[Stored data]
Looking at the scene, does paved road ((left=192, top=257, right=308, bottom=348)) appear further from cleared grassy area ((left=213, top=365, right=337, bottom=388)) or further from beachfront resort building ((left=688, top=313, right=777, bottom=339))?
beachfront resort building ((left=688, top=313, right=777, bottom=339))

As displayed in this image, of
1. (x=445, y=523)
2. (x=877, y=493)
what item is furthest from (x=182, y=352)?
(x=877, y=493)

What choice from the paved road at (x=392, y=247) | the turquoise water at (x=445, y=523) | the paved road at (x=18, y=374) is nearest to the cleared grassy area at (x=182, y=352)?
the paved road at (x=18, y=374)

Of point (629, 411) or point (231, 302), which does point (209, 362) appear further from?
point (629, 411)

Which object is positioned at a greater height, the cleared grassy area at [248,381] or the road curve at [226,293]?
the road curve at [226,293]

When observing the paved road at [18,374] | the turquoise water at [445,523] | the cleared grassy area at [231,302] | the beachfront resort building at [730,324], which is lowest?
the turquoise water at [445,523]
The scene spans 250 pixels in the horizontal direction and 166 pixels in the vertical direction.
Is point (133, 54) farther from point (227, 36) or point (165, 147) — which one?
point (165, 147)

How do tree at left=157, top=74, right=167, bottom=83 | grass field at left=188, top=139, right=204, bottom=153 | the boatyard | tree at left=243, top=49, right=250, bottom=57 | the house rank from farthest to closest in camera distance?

• **Problem description**: Every entry must be output again, exactly as written above.

• **Final answer**:
Looking at the scene, does paved road ((left=192, top=257, right=308, bottom=348)) appear further from cleared grassy area ((left=213, top=365, right=337, bottom=388)) or further from beachfront resort building ((left=688, top=313, right=777, bottom=339))?
beachfront resort building ((left=688, top=313, right=777, bottom=339))

As displayed in this image, of
1. (x=445, y=523)
2. (x=877, y=493)
what item is furthest from (x=182, y=352)?
(x=877, y=493)

What choice from the paved road at (x=392, y=247) | the turquoise water at (x=445, y=523) | the paved road at (x=18, y=374) is nearest to the cleared grassy area at (x=182, y=352)?
the paved road at (x=18, y=374)

Of point (629, 411) or point (231, 302), which does point (209, 362) appear further from?
point (629, 411)

Which object is positioned at a greater height, the cleared grassy area at [248,381] or the road curve at [226,293]?
the road curve at [226,293]

When observing the paved road at [18,374] | the turquoise water at [445,523] | the cleared grassy area at [231,302] | the beachfront resort building at [730,324], which is lowest?
the turquoise water at [445,523]
The scene spans 250 pixels in the horizontal direction and 166 pixels in the vertical direction.
Is point (133, 54) farther from point (227, 36) or point (165, 147) — which one?
point (165, 147)

How do tree at left=157, top=74, right=167, bottom=83 | grass field at left=188, top=139, right=204, bottom=153 | the boatyard | tree at left=243, top=49, right=250, bottom=57 | the house rank from farthest to closest in camera distance?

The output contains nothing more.